_Tasks to carry out_:
[1] Copy out the SSD kernel reference word for word.
[2] Swap "shirt sleeve" for "jersey sleeve" in the records, from the line holding "How far does" through the end of the records, inclusive, and give only those lines with nothing else changed.

This document is relevant for: Trn2, Trn3

Ssd Kernel API Reference#

State Space Duality (SSD) scan for Mamba-2 models.

Performs chunk-wise parallel computation combining TensorE matmuls (intra-chunk structured attention) with VectorE cumulative sums (decay computation). For each chunk of size Q: 1. Cumulative decay: cs = cumsum(dt * A) 2. Intra-chunk: Y_intra = exp(cs) * ((CB * causal) @ (exp(-cs) * dt * x)) where CB = C @ B^T is the structured attention matrix 3. State-to-output: Y_off = exp(cs) * (C @ state) 4. State update: state = exp(cs[-1]) * state + B^T @ (dt * x * exp(cs[-1] - cs)) 5. Output: y = Y_intra + Y_off [+ D * x]

Background#

The ssd kernel implements the State Space Duality (SSD) scan for Mamba-2 models, combining chunk-wise parallel TensorE matmuls for intra-chunk structured attention with VectorE cumulative sums for decay computation.

_Data excerpts_:
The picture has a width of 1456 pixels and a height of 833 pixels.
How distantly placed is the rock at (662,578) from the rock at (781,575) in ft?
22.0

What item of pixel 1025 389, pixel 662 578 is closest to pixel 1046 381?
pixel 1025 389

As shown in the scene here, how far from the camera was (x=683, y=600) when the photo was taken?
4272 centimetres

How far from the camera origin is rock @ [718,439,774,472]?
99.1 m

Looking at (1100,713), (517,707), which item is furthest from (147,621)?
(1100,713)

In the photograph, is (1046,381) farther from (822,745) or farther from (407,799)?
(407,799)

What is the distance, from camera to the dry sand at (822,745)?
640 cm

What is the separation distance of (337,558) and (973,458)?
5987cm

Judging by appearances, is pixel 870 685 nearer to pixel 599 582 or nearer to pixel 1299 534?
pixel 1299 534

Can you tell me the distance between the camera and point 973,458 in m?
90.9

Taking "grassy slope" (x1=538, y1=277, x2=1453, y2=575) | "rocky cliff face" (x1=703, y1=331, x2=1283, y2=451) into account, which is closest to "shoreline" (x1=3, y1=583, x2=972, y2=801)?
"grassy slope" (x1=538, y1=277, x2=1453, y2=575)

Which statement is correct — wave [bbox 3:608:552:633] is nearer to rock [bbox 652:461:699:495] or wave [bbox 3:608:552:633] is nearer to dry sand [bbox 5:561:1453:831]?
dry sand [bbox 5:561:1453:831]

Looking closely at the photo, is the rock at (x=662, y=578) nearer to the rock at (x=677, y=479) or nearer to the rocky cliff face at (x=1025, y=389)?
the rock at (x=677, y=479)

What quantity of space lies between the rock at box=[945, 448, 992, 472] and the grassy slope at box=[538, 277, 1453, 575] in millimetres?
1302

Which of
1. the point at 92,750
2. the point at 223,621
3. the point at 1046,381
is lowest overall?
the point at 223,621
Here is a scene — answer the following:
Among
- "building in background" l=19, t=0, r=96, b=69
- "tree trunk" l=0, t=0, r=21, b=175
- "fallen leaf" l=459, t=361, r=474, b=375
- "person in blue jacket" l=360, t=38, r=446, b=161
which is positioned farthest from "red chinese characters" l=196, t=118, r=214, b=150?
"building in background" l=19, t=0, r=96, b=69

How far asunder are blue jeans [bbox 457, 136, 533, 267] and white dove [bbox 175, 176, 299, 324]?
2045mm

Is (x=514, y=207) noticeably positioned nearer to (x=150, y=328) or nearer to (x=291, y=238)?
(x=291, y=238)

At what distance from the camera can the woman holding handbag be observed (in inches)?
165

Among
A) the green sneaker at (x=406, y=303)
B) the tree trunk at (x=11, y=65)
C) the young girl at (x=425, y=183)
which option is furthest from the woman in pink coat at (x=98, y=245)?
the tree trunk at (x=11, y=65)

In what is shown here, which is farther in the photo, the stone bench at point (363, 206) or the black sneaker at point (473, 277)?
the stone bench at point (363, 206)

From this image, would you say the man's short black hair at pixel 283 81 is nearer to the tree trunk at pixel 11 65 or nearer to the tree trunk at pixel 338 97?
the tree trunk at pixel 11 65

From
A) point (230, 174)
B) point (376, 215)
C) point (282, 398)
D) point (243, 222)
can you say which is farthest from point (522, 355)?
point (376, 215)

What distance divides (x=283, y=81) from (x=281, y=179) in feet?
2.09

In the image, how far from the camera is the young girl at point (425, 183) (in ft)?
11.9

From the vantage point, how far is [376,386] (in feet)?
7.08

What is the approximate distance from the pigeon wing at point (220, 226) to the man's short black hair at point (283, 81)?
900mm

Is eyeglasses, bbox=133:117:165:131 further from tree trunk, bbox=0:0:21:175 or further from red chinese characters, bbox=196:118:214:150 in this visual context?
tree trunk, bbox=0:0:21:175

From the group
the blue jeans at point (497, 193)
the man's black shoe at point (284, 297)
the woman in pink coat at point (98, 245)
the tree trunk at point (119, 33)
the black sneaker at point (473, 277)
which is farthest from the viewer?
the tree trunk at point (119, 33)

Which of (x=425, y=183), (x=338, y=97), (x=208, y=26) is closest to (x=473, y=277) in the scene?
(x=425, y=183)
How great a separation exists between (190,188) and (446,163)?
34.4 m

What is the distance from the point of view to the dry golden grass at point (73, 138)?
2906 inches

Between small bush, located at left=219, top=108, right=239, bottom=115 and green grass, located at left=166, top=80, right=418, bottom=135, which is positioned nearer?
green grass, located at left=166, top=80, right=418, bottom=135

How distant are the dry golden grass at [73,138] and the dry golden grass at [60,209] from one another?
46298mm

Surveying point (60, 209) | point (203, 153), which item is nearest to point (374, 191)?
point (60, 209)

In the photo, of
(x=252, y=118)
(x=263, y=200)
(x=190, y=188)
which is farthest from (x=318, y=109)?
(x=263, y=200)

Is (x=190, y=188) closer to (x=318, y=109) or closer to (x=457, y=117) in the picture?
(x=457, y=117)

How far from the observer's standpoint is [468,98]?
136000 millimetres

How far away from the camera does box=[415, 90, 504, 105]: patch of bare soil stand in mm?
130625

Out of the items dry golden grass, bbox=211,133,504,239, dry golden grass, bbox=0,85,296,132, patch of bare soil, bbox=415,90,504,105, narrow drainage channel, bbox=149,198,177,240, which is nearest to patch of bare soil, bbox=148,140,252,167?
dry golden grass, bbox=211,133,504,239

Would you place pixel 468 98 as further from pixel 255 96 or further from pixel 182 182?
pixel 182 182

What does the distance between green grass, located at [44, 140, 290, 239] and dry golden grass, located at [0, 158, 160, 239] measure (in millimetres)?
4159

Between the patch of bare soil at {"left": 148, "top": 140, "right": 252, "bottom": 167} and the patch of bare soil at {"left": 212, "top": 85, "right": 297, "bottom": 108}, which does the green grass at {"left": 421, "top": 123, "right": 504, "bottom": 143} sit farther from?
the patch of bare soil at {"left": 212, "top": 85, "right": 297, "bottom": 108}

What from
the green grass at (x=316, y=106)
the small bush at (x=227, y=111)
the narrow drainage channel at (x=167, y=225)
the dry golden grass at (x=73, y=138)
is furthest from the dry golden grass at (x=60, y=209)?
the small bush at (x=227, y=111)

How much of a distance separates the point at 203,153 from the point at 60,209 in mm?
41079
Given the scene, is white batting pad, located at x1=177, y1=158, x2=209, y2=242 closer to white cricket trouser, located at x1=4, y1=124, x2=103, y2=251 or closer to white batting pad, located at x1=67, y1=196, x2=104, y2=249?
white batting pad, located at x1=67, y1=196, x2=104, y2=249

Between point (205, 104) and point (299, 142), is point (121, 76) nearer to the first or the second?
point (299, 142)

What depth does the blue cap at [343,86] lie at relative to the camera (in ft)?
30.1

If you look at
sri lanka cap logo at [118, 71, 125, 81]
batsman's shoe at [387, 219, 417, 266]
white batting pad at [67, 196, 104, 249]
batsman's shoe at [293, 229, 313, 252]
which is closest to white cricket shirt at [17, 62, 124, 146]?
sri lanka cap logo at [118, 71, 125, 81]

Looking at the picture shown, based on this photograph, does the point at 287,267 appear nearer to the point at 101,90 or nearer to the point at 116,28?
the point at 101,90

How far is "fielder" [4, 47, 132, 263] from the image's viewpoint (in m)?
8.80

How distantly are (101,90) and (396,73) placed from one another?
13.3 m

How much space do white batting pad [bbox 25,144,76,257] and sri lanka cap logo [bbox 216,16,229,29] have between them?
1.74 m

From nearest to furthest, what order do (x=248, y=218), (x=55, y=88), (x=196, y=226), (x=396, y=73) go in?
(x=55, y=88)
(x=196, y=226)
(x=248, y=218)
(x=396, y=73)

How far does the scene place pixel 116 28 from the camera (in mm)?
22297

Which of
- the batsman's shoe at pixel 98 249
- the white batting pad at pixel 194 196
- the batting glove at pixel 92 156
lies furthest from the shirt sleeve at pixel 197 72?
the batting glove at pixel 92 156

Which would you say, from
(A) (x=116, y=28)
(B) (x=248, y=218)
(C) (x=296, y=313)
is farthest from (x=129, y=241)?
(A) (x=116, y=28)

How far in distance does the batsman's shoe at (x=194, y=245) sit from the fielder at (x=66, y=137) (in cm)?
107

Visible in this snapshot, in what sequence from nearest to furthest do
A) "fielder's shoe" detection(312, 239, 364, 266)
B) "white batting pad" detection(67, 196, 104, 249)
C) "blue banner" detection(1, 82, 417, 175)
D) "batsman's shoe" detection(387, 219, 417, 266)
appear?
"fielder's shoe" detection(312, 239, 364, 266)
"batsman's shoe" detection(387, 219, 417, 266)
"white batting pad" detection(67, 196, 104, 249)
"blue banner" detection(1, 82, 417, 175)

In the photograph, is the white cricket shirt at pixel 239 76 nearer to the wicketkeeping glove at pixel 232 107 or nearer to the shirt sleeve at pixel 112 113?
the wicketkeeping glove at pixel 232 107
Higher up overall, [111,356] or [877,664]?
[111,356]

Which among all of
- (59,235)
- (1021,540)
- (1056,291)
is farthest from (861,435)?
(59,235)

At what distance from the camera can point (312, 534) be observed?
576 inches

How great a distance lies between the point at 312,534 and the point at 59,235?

_Worked answers_:
[1]
This document is relevant for: Trn2, Trn3

Ssd Kernel API Reference#

State Space Duality (SSD) scan for Mamba-2 models.

Performs chunk-wise parallel computation combining TensorE matmuls (intra-chunk structured attention) with VectorE cumulative sums (decay computation). For each chunk of size Q: 1. Cumulative decay: cs = cumsum(dt * A) 2. Intra-chunk: Y_intra = exp(cs) * ((CB * causal) @ (exp(-cs) * dt * x)) where CB = C @ B^T is the structured attention matrix 3. State-to-output: Y_off = exp(cs) * (C @ state) 4. State update: state = exp(cs[-1]) * state + B^T @ (dt * x * exp(cs[-1] - cs)) 5. Output: y = Y_intra + Y_off [+ D * x]

Background#

The ssd kernel implements the State Space Duality (SSD) scan for Mamba-2 models, combining chunk-wise parallel TensorE matmuls for intra-chunk structured attention with VectorE cumulative sums for decay computation.

[2]
How far does the scene place pixel 116 28 from the camera (in mm)?
22297

Which of
- the batsman's shoe at pixel 98 249
- the white batting pad at pixel 194 196
- the batting glove at pixel 92 156
lies furthest from the jersey sleeve at pixel 197 72?
the batting glove at pixel 92 156

Which would you say, from
(A) (x=116, y=28)
(B) (x=248, y=218)
(C) (x=296, y=313)
is farthest from (x=129, y=241)?
(A) (x=116, y=28)

How far in distance does the batsman's shoe at (x=194, y=245) sit from the fielder at (x=66, y=137) (in cm)?
107

Visible in this snapshot, in what sequence from nearest to furthest do
A) "fielder's shoe" detection(312, 239, 364, 266)
B) "white batting pad" detection(67, 196, 104, 249)
C) "blue banner" detection(1, 82, 417, 175)
D) "batsman's shoe" detection(387, 219, 417, 266)
appear?
"fielder's shoe" detection(312, 239, 364, 266)
"batsman's shoe" detection(387, 219, 417, 266)
"white batting pad" detection(67, 196, 104, 249)
"blue banner" detection(1, 82, 417, 175)

In the photograph, is the white cricket shirt at pixel 239 76 nearer to the wicketkeeping glove at pixel 232 107 or nearer to the jersey sleeve at pixel 112 113?
the wicketkeeping glove at pixel 232 107
Higher up overall, [111,356] or [877,664]?
[111,356]

Which among all of
- (59,235)
- (1021,540)
- (1056,291)
is farthest from (861,435)?
(59,235)

At what distance from the camera can point (312, 534) be observed?
576 inches

How great a distance lies between the point at 312,534 and the point at 59,235?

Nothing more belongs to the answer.